■ Text block:
########################################

Adikkurippu is a 1989 Malayalam-language legal thriller film, written by S. N. Swamy and directed by K. Madhu. It stars Mammootty in the lead role, who plays the role of an advocate. The movie was praised for introducing a new theme in Malayalam by depicting the life of a castaway portrayed by Jagathy, who lands in legal problems that were rare in Malayalam movies during that time. The film is loosely based on the missing ship owned by Kerala Shipping Corporation, MV Kairali. S. N. Swamy has recognized the film as his favorite.

Cast
 Mammootty as Adv. Bhaskara Pillai
 Jagathy Sreekumar as Basheer
 Urvashi as Adv. Geetha
 Sukumaran as Chief Minister / Mr.X 
Lalu Alex as Captain John Samuel
Sreenath as S. I. Raju
Janardhanan as Williams
Vijayaraghavan as Mohammed Ali
Jose Prakash as Menon
Lizy as Veena, Bhaskara Pillai's Sister
K. P. A. C. Sunny as Karthikeyan
Meena as Bhaskara Pillai's Mother
Babu Namboothiri as Public Prosecutor APP
 Jagadish as Bappootty (Cameo)

########################################

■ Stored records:
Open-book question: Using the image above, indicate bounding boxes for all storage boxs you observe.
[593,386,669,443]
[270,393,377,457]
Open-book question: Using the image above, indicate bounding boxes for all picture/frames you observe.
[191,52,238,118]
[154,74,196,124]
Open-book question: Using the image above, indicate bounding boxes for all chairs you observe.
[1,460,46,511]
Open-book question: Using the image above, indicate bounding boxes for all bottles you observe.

########################################

■ Exercise requirements:
Duplicate the part of the Adikkurippu article that starts at the words "Adikkurippu is a" and stops after "as his favorite.". This material was taken from a separate source.

■ Answer to this problem:
Adikkurippu is a 1989 Malayalam-language legal thriller film, written by S. N. Swamy and directed by K. Madhu. It stars Mammootty in the lead role, who plays the role of an advocate. The movie was praised for introducing a new theme in Malayalam by depicting the life of a castaway portrayed by Jagathy, who lands in legal problems that were rare in Malayalam movies during that time. The film is loosely based on the missing ship owned by Kerala Shipping Corporation, MV Kairali. S. N. Swamy has recognized the film as his favorite.